For instance, in August 2012, the Central Electricity Regulatory Commission (CERC) introduced draft regulations to grant itself the power to regulate anti-competitive agreements, abuse of dominant position and anti-competitive mergers (all in the CCI’s domain) in the electricity sector. Such efforts would virtually eliminate the CCI’s regulatory oversight, creating
a parallel and conflicting competition regime for the electricity sector. Further, the CERC’s exercise took place without any enabling legislation or legislative mandate, and was rooted using a residual clause under the CERC’s parent legislation, the Electricity Act, 2003. Interestingly, the CERC, which was created in 2003, only chose to legislate on this after the CCI had been made fully functional. The CERC has the mandate to promote competition in electricity markets by creating appropriate competitive and efficient market structures. However, it cannot usurp the jurisdiction of the CCI to ex-post regulate distortion of such competitive markets through such conduct.
The RBI has also attempted to curb the CCI’s regulatory jurisdiction. It has successfully lobbied the government to exempt mergers of failing banks from the purview of the CCI’s antitrust scrutiny, and wants compulsory mergers to be exempted from competition scrutiny. This is in spite of the fact that the Competition Act specifically mandates the CCI to consider “failing business” as a factor while evaluating mergers. Therefore, the exemption to failing banks is an exercise of regulatory redundancy. The RBI is the prudential regulator of banks, limiting their risk-taking, ensuring the safety of depositors’ funds and stability of the financial sector, while the CCI’s review of bank mergers is aimed at ensuring that such mergers do not cause an appreciable adverse anti-competitive effect on the financial sector. The CCI is not a prudential regulator and the RBI is not a competition regulator, and both are required to complement each other.

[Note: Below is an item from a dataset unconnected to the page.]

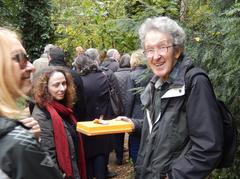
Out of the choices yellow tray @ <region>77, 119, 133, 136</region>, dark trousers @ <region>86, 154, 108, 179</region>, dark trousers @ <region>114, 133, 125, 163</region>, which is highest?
yellow tray @ <region>77, 119, 133, 136</region>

The government intervened on behalf of the CCI to restrict such sectoral backlash and has proposed amendments to the Competition Act, which make it mandatory for sectoral regulators to refer to the CCI if the decision taken by such sectoral regulator raises any competition issue. However, such amendments have failed to see the light of day.
Defendants of anticompetitive complaints before the CCI have often taken advantage of such opportunistic behaviour to seek judicial intervention on the ground that the sectoral regulator and not the CCI has jurisdiction. The judiciary has also been less diligent in curbing such posturing and on numerous occasions, has stayed proceedings before the CCI on the pretext that such proceedings would allegedly impinge upon the regulatory jurisdiction of the applicable sectoral regulator. For example, the CCI has been stopped from investigating alleged anticompetitive practices of three state-owned oil marketing companies (OMCs) at the behest of the Delhi High Court, which has stayed multiple CCI proceedings against them.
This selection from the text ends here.